# TO DO:
Copy out all of the records below word for word, leaving out the pictures.

(Pictures with spatial data)
▼

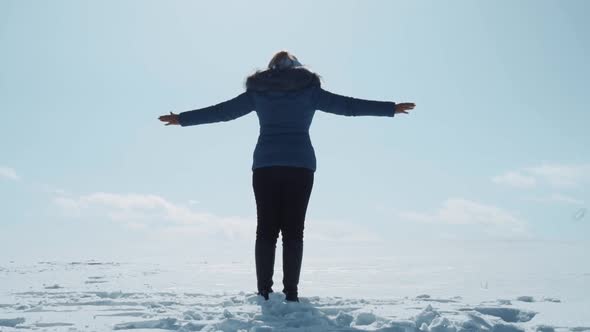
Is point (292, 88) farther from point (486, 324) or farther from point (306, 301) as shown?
point (486, 324)

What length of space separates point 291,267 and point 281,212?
1.67 ft

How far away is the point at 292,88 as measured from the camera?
4.33 metres

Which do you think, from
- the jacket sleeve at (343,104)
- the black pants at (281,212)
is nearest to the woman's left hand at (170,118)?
the black pants at (281,212)

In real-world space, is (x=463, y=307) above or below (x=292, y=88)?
below

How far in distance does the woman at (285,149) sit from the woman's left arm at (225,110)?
0.28ft

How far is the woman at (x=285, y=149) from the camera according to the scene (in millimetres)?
4281

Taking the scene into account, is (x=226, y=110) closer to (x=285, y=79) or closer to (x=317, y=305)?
(x=285, y=79)

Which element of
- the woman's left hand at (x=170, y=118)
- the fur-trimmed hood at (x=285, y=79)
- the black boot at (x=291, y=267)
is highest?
the fur-trimmed hood at (x=285, y=79)

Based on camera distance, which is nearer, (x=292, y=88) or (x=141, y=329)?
(x=141, y=329)

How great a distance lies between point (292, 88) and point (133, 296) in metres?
2.46

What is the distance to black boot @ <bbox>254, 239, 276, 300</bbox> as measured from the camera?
14.3 ft

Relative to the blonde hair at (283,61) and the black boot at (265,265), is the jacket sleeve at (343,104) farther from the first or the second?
the black boot at (265,265)

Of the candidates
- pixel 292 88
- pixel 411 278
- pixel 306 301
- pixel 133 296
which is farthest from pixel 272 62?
pixel 411 278

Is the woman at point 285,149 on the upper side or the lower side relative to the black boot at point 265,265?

▲

# TASK SOLUTION:
Is point (292, 88) farther from point (486, 324) or farther from point (306, 301) as shown?
point (486, 324)

What length of space separates point 291,267 and point 281,212?
1.67 ft

How far away is the point at 292,88 as measured from the camera?
4.33 metres

Which do you think, from
- the jacket sleeve at (343,104)
- the black pants at (281,212)
is nearest to the woman's left hand at (170,118)?
the black pants at (281,212)

In real-world space, is (x=463, y=307) above or below (x=292, y=88)?
below

How far in distance does the woman at (285,149) sit from the woman's left arm at (225,110)?
0.28ft

How far is the woman at (x=285, y=149) from the camera according to the scene (in millimetres)?
4281

Taking the scene into account, is (x=226, y=110) closer to (x=285, y=79) or closer to (x=317, y=305)?
(x=285, y=79)

Which element of
- the woman's left hand at (x=170, y=118)
- the fur-trimmed hood at (x=285, y=79)
- the black boot at (x=291, y=267)
is highest?
the fur-trimmed hood at (x=285, y=79)

Based on camera distance, which is nearer, (x=292, y=88) or (x=141, y=329)?
(x=141, y=329)

How great a distance lies between point (292, 88) and point (133, 296) in metres?
2.46

What is the distance to black boot @ <bbox>254, 239, 276, 300</bbox> as measured from the camera?
14.3 ft

Relative to the blonde hair at (283,61) and the black boot at (265,265), is the jacket sleeve at (343,104) farther from the first or the second?
the black boot at (265,265)

Of the candidates
- pixel 292 88
- pixel 411 278
- pixel 306 301
- pixel 133 296
which is farthest from pixel 272 62?
pixel 411 278

Is the woman at point 285,149 on the upper side or the lower side relative to the black boot at point 265,265?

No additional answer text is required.